The results of thermogravimetric analysis of the change curve of the mass of bonito protein peptide and peptide-chelated calcium with temperature by TG are shown in fig. 6. As the temperature increases, the mass of the samples gradually decreases, and as can be seen from their weight change, the thermal decomposition is mainly divided into two steps: before 105 ℃, the water loss is mainly caused, the change trends of the oligopeptide and the peptide calcium are basically consistent, and the water content is about 4%; the organic components start to be gradually decomposed within the temperature range of 200-480 ℃, and the decomposition rate of the protein peptide is obviously higher than that of the peptide calcium chelate in the process, so that the peptide calcium chelate has stronger thermal stability relative to the protein peptide.
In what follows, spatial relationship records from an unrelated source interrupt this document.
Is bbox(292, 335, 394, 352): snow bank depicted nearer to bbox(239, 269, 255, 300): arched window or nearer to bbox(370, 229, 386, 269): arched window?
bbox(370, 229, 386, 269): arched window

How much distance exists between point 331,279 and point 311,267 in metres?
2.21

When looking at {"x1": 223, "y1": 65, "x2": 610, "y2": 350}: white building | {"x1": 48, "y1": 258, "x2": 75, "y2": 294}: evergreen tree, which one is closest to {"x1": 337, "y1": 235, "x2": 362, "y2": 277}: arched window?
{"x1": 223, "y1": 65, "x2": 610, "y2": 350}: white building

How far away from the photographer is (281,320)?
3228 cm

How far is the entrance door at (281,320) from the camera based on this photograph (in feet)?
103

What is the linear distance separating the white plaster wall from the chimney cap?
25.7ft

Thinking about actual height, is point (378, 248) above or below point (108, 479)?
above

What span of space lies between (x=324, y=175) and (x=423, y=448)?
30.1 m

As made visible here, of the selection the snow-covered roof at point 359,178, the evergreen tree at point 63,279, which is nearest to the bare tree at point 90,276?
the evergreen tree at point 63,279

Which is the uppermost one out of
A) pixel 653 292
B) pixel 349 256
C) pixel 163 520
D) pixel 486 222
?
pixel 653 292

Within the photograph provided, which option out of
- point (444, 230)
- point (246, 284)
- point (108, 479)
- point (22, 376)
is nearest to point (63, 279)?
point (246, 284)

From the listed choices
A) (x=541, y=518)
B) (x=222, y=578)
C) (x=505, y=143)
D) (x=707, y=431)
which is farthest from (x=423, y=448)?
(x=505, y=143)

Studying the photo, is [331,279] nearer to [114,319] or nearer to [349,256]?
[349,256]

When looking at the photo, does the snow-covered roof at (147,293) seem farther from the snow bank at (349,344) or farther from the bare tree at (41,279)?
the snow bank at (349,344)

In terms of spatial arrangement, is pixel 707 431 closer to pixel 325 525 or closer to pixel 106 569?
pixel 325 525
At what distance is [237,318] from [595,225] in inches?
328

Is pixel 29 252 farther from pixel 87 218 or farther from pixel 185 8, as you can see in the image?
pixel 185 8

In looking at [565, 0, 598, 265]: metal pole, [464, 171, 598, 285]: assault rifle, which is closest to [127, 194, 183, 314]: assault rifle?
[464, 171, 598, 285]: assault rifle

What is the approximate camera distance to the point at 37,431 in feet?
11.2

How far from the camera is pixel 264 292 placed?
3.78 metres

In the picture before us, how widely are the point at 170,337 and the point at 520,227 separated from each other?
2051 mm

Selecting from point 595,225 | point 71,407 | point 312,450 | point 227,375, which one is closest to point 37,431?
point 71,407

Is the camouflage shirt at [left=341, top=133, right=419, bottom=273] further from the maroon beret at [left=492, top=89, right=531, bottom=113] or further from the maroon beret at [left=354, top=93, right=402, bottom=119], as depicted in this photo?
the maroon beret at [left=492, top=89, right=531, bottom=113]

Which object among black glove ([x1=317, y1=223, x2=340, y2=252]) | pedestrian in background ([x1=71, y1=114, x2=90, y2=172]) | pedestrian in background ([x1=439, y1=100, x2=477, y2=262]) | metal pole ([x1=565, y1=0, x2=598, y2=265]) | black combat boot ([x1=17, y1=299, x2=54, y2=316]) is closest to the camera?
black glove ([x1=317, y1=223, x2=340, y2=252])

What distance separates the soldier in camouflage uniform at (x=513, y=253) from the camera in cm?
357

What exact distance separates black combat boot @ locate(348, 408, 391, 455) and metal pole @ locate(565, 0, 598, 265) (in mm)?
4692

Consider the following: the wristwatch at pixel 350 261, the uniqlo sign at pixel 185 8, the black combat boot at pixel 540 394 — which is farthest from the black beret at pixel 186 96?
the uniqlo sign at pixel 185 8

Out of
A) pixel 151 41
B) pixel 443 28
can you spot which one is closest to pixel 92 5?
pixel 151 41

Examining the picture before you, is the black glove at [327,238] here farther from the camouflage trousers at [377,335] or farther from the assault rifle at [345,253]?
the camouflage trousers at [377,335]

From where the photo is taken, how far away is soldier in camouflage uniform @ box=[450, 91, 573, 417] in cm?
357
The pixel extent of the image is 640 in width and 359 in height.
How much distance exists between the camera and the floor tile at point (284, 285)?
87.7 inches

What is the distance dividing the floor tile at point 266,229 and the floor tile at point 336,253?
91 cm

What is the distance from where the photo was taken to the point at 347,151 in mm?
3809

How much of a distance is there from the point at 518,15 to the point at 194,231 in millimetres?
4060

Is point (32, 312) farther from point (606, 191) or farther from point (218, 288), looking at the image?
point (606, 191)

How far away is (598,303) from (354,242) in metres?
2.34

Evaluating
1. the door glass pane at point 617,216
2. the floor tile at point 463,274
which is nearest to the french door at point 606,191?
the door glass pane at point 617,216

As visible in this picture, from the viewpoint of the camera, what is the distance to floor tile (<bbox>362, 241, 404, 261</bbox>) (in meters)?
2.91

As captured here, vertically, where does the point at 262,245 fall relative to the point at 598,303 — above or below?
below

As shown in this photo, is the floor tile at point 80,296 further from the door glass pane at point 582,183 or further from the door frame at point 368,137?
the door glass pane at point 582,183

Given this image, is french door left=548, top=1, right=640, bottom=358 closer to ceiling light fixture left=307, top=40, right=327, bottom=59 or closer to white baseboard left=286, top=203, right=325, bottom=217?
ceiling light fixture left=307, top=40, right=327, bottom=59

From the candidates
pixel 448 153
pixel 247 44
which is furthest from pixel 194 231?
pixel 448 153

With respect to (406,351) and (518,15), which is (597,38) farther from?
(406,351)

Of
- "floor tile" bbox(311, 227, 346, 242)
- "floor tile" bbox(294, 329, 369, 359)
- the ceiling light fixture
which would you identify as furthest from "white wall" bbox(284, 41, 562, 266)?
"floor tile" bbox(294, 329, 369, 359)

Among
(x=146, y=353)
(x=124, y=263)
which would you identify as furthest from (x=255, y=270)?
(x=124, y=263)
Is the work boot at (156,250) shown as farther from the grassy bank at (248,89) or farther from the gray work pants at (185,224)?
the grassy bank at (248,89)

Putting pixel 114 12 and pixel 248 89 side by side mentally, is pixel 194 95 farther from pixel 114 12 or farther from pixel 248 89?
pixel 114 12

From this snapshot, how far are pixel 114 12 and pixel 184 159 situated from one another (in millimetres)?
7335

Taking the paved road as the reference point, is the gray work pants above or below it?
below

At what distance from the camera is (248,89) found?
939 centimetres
In addition, the ash content of the peptide calcium chelate is obviously higher than that of the protein peptide, and the increased part is mainly calcium element, which indicates that calcium ions are combined with the protein peptide.

An X-ray diffraction pattern of the bonito protein peptide and the peptide calcium chelate is shown in fig. 7, and compared with the protein peptide, the peptide calcium chelate has a higher diffraction peak and higher intensity, and a new sharp diffraction peak appears. The result shows that the protein peptide of the skipjack is chelated with calcium and generates a characteristic crystal structure containing calcium ions, and the crystal form is good.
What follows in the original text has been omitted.